Displaying a rare degree of consensus in a secret ballot, they voted overwhelmingly for Mr. Herzog, who currently serves as the chairman of the quasi-governmental Jewish Agency for Israel, which helps deal with immigration, interacts with the Jewish diaspora and runs social programs.
The president plays a mostly symbolic role as a national unifier in Israel’s fractious parliamentary democracy, where the prime minister wields the most power.
One of a president’s main responsibilities is to grant a candidate the task of forming a government after elections. In Israel’s current, fragmented politics, which have produced four inconclusive elections in two years, that involves more than the usual level of skill, legal interpretation and discretion.

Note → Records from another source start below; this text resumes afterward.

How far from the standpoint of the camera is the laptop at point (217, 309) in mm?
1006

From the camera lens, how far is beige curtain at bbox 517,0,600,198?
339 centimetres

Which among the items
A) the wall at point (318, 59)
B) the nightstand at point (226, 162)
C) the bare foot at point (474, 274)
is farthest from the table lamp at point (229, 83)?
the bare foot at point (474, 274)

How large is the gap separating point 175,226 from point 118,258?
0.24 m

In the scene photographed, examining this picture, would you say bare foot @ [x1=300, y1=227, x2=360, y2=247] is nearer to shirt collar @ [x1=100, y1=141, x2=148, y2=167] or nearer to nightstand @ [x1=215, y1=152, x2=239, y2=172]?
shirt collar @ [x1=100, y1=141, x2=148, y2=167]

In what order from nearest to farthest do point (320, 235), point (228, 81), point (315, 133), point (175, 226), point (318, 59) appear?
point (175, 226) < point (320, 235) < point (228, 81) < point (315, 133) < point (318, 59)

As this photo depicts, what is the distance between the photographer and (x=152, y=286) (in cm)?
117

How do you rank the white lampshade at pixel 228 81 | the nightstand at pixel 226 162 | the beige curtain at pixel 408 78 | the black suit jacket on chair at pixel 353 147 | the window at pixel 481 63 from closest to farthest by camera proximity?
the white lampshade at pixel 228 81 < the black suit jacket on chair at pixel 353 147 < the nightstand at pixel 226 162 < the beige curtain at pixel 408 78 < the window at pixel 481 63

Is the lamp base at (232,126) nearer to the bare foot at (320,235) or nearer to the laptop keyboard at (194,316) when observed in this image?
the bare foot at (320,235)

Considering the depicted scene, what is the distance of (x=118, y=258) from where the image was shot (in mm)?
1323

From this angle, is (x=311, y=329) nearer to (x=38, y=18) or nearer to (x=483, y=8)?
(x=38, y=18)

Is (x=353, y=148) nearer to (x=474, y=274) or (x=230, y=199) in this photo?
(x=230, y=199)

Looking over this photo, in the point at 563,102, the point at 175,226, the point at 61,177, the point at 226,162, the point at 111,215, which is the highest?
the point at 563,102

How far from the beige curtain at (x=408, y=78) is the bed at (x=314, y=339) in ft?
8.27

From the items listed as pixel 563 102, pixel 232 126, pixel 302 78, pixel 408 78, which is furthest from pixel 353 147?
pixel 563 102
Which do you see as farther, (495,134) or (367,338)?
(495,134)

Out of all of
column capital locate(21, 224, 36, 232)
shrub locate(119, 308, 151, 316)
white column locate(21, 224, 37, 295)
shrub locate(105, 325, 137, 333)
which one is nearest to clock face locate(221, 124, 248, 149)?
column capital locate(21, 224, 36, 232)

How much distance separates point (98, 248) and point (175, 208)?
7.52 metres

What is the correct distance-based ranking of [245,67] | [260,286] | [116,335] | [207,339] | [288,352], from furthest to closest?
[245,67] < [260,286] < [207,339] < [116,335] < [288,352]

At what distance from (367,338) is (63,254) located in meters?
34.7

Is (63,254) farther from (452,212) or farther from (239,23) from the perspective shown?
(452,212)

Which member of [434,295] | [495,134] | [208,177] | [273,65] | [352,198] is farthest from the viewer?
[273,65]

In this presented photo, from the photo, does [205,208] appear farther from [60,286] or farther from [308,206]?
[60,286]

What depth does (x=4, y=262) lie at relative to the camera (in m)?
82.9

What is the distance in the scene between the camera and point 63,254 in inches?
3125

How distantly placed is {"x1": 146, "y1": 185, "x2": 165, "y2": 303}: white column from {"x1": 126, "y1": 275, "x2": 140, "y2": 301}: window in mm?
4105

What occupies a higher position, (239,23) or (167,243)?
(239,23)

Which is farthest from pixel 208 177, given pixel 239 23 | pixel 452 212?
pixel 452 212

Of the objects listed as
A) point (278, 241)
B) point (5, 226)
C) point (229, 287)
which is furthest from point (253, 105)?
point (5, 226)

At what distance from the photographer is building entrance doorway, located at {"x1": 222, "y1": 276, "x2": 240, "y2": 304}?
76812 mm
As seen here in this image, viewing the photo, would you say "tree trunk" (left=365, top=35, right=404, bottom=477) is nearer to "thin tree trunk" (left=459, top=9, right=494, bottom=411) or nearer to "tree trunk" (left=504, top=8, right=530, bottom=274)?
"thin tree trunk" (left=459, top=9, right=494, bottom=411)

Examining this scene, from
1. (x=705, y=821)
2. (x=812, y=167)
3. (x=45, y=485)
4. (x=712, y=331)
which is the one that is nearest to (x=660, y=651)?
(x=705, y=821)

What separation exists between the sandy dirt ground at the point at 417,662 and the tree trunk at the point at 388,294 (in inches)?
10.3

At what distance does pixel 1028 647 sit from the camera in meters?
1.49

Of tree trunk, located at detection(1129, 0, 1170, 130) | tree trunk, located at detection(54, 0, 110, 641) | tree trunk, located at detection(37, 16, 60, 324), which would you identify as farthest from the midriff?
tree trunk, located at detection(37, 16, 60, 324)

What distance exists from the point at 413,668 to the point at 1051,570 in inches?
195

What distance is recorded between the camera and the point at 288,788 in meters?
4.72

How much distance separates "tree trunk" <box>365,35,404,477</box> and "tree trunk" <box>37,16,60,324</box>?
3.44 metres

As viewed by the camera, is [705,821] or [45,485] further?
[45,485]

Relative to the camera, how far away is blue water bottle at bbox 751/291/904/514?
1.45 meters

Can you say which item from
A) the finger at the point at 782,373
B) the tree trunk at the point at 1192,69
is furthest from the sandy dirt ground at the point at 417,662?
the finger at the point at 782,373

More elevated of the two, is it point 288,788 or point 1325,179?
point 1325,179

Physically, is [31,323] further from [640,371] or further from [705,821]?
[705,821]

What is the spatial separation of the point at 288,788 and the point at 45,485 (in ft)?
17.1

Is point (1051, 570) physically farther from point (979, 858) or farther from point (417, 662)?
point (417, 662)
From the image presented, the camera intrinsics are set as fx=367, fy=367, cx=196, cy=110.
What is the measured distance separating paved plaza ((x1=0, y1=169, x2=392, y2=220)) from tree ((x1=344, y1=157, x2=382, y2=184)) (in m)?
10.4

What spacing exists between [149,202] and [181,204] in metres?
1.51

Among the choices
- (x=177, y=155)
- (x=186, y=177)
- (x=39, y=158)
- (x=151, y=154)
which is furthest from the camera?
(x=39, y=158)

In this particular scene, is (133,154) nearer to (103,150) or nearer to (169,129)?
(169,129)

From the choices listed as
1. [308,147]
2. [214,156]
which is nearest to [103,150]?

The president can also play an important role in Israeli diplomacy and has the power to pardon convicted criminals and exercise clemency by reducing or commuting sentences.
Mr. Herzog, 60, the grandson of the first chief rabbi of Israel and the son of one of the country’s earlier presidents, Chaim Herzog, will take over from the current president, Reuven Rivlin, in July.
“Our challenges are many and should not be taken lightly,” Mr. Herzog said in his acceptance speech. “I intend to be the president of all Israelis, to lend an attentive ear to every position and respect every person.”